Lucy: I think that if Russia turned Syria away then perhaps other allies of Russia will question why they have turned away because of a disagreement with US. It wouldn’t appear powerful or loyal, and so other countries may question their own ally with Russia.

What do you think about Putin and Obama’s discussions (that have been reflected in the media) regarding the conflict?

Lucy: The media have reflected the discussions as petty. It doesn’t seem that Syria is the priority but rather a “what’s best for us” between Obama and Putin.

Scott: I think Obama has been indecisive and cautious, suddenly changing his mind over intervention at the end of August.
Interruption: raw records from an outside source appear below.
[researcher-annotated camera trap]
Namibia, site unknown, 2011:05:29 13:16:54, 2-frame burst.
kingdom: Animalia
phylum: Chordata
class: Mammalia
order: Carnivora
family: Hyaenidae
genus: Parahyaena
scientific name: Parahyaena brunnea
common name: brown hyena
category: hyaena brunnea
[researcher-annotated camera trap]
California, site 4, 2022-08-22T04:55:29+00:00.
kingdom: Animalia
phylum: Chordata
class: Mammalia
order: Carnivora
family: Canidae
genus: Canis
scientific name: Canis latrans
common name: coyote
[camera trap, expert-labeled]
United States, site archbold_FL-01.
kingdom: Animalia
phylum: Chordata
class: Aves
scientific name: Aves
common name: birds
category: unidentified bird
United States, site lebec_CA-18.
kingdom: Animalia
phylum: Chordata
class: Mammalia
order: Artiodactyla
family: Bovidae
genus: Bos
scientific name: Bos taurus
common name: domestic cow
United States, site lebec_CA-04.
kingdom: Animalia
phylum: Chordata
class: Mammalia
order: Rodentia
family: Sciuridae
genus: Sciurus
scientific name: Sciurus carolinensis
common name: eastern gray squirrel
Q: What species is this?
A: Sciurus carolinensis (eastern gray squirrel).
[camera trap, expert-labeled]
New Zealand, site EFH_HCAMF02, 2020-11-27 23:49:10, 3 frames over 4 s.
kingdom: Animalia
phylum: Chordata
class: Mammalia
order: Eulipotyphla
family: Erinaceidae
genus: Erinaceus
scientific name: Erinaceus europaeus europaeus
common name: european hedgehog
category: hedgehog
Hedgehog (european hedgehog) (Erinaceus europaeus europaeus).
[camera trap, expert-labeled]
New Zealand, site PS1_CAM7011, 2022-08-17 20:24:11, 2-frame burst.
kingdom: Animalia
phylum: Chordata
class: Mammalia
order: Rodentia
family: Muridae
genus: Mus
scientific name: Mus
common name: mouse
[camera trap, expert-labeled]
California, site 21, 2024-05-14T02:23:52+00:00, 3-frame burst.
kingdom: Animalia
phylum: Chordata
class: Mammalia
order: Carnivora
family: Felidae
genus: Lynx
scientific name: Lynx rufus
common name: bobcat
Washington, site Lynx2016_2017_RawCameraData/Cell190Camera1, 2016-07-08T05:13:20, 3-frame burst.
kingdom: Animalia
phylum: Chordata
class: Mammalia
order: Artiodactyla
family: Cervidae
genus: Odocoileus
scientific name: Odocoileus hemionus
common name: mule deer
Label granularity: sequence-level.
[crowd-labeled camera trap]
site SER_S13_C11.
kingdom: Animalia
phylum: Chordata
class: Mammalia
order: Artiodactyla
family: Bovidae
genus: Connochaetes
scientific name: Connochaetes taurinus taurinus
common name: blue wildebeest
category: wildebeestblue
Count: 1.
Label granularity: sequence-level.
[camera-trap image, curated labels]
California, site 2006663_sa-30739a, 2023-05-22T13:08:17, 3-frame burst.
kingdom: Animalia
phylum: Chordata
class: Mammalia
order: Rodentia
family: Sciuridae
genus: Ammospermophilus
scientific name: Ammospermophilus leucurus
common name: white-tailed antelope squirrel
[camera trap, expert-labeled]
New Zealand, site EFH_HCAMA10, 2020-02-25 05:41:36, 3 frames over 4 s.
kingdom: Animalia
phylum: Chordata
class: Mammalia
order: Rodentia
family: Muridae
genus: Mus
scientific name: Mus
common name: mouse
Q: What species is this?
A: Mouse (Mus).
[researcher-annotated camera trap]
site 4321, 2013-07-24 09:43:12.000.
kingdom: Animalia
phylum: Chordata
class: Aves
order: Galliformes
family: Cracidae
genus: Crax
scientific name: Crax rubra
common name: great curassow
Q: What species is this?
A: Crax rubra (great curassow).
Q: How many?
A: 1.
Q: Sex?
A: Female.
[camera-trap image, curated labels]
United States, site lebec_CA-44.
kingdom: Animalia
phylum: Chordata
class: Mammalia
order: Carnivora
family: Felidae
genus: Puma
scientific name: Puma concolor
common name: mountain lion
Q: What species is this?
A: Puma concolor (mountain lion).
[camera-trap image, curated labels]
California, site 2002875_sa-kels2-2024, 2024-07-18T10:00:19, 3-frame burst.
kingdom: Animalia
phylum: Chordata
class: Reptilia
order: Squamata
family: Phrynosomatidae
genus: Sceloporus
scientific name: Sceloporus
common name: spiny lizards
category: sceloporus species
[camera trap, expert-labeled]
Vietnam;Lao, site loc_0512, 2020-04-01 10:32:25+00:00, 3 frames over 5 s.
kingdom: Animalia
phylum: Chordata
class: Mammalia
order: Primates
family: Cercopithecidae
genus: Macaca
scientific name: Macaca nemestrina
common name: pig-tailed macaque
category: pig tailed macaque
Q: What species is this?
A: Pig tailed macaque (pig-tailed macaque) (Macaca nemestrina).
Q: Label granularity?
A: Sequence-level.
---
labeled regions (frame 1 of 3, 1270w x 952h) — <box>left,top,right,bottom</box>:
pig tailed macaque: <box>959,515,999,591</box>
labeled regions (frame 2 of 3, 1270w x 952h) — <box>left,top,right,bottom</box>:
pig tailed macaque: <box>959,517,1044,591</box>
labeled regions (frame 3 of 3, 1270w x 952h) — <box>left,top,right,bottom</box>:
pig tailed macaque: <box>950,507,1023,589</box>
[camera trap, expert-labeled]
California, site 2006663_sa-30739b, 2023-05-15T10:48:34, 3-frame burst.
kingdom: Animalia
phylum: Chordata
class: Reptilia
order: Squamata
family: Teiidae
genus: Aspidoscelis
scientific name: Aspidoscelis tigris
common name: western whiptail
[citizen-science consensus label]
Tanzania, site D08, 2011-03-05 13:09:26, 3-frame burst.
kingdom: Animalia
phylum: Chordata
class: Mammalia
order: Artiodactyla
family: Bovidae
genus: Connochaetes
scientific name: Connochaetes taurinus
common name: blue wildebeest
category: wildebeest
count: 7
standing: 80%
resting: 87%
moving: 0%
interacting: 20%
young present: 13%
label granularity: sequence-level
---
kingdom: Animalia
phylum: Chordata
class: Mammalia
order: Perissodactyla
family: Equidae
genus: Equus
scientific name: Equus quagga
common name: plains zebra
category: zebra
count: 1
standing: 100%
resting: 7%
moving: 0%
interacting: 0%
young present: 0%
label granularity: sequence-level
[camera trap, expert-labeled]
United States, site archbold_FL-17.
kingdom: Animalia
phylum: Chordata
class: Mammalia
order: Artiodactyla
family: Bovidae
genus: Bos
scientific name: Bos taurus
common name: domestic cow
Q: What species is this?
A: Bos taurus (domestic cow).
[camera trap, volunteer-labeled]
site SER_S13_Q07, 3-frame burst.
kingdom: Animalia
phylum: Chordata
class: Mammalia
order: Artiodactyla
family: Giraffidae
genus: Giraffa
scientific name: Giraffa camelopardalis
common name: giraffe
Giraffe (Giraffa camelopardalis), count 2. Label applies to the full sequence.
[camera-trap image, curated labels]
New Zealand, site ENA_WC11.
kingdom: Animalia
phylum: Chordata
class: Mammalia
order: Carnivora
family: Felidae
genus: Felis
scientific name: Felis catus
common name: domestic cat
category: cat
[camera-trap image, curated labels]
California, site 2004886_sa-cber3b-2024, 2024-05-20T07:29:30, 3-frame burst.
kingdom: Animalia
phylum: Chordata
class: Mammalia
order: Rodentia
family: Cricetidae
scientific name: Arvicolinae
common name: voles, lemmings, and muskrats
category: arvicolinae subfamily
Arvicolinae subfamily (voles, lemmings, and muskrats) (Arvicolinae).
That gave Russia, including Putin — who had been on the defensive because of the chemical weapons attacks and Moscow’s support for Assad — to seize the initiative and push Obama around on
the international stage.

Why do you think countries that neighbor Syria haven’t intervened in the conflict (apart from offering refuge to those who have fled from the civil war)?

Scott: In fact, neighbouring countries have been involved since soon after the start of the conflict in March 2011. Turkey, Saudi Arabia, Qatar, Kuwait, and — to a more limited degree — Jordan have been involved in supplying weapons to the insurgents or helping with delivery routes. Jordan’s attitude toward the conflict has changed as the crisis in Syria has continued and intensified. Before the beginning 2013, Jordan’s policy was one of trying to contain the threat of spillover. However, in the first months of 2013, Jordan — concerned that extremist Islamists were becoming stronger in Syria and fearing the affect that this could have at home — agreed to allow its territory to be used as a conduit to transfer weapons from Saudi Arabia and other Gulf States to insurgents in Syria.Russia and Iran have provided military equipment and training to the Assad regime, and the Lebanese organisation Hezbollah has sent fighters to Syria to fight alongside Assad’s troops in key areas.

Beth: Maybe because they don’t have the weapons or a military that is powerful enough to truly support and intervene with either side. But Jordan has offered a lot of help to refugees, and other countries have offered some weapons.

Also, some of the countries will be preoccupied with their own internal con?icts and issues, and wont have the power nor the time to intervene in the Syrian Civil War.

Lucy: They probably don’t have the means that is required to become involved in such a serious conflict. I think they have offered far more help than Russia or the US in just offering refuge. It is more than the West or Russia has done.